Documents = Union[str, List[str]]
Embeddings = List[List[float]]

class SentenceTransformerCustomEmbeddingFunction(EmbeddingFunction[Documents]):
"""
A custom embedding function using sentence-transformers with a specific model.
"""

def __init__(self, model_name: str = "all-mpnet-base-v2", device: str = "cpu"): # TODO: your own model name and device
"""
Initialize the sentence-transformer embedding function.

Args:
model_name: Name of the sentence-transformers model to use
device: Device to run the model on ('cpu' or 'cuda')
"""
self.model_name = model_name or os.environ.get('SENTENCE_TRANSFORMERS_MODEL_NAME')
self.device = device or os.environ.get('SENTENCE_TRANSFORMERS_DEVICE')
self._model = None
self._dimension = None

def _ensure_model_loaded(self):
"""Lazy load the embedding model"""
if self._model is None:
try:
from sentence_transformers import SentenceTransformer
self._model = SentenceTransformer(self.model_name, device=self.device)
# Get dimension from model
test_embedding = self._model.encode(["test"], convert_to_numpy=True)
self._dimension = len(test_embedding[0])
except ImportError:
raise ImportError(
"sentence-transformers is not installed. "
"Please install it with: pip install sentence-transformers"
)

@property
def dimension(self) -> int:
"""Get the dimension of embeddings produced by this function"""
self._ensure_model_loaded()
return self._dimension

def __call__(self, input: Documents) -> Embeddings:
"""
Generate embeddings for the given documents.

Args:
input: Single document (str) or list of documents (List[str])

Returns:
List of embedding vectors
"""
self._ensure_model_loaded()

# Handle single string input
if isinstance(input, str):
input = [input]

# Handle empty input
if not input:
return []

# Generate embeddings
embeddings = self._model.encode(
input,
convert_to_numpy=True,
show_progress_bar=False
)

# Convert numpy arrays to lists
return [embedding.tolist() for embedding in embeddings]

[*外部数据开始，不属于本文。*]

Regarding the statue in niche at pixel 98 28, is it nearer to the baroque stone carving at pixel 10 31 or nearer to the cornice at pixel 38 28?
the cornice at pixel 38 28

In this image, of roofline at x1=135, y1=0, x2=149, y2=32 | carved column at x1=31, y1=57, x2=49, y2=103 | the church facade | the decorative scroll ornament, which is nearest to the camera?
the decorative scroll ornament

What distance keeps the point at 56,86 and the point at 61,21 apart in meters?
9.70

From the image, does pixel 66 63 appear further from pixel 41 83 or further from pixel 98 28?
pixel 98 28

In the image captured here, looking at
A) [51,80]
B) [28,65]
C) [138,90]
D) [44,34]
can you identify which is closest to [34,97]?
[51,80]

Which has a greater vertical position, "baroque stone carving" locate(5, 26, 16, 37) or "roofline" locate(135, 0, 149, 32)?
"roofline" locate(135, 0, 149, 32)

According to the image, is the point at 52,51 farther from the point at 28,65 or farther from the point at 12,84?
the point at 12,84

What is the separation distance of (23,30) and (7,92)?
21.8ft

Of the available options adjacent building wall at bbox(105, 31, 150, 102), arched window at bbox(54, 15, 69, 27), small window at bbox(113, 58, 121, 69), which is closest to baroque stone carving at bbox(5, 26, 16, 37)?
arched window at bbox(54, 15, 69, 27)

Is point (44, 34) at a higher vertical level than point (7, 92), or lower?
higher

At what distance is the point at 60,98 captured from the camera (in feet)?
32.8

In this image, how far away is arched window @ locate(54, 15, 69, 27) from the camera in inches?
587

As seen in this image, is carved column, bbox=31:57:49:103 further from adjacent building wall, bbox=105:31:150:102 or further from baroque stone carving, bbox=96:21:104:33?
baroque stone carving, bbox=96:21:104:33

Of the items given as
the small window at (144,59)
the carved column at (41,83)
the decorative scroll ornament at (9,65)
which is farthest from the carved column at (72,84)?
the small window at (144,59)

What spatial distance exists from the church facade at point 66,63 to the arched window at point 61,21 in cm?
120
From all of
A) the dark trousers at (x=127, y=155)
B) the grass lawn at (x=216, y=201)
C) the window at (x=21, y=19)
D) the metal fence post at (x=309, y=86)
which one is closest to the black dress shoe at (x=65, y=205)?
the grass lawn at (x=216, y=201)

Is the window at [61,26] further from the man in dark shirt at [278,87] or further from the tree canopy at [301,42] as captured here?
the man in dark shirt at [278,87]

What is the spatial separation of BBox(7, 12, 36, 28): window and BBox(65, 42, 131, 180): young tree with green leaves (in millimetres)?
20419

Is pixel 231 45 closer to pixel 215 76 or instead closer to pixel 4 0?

class OpenAIEmbeddingFunction(EmbeddingFunction[Documents]):
"""
A custom embedding function using Embedding API.
"""

def __init__(self, model_name: str = "", api_key: str = "", base_url: str = ""):
"""
Initialize the Embedding API embedding function.

Args:
model_name: Name of the Embedding API embedding model
api_key: Embedding API key (if not provided, uses EMBEDDING_API_KEY env var)
"""
self.model_name = model_name or os.environ.get('EMBEDDING_MODEL_NAME')
self.api_key = api_key or os.environ.get('EMBEDDING_API_KEY')
self.base_url = base_url or os.environ.get('EMBEDDING_BASE_URL')
self._dimension = None
if not self.api_key:
raise ValueError("Embedding API key is required")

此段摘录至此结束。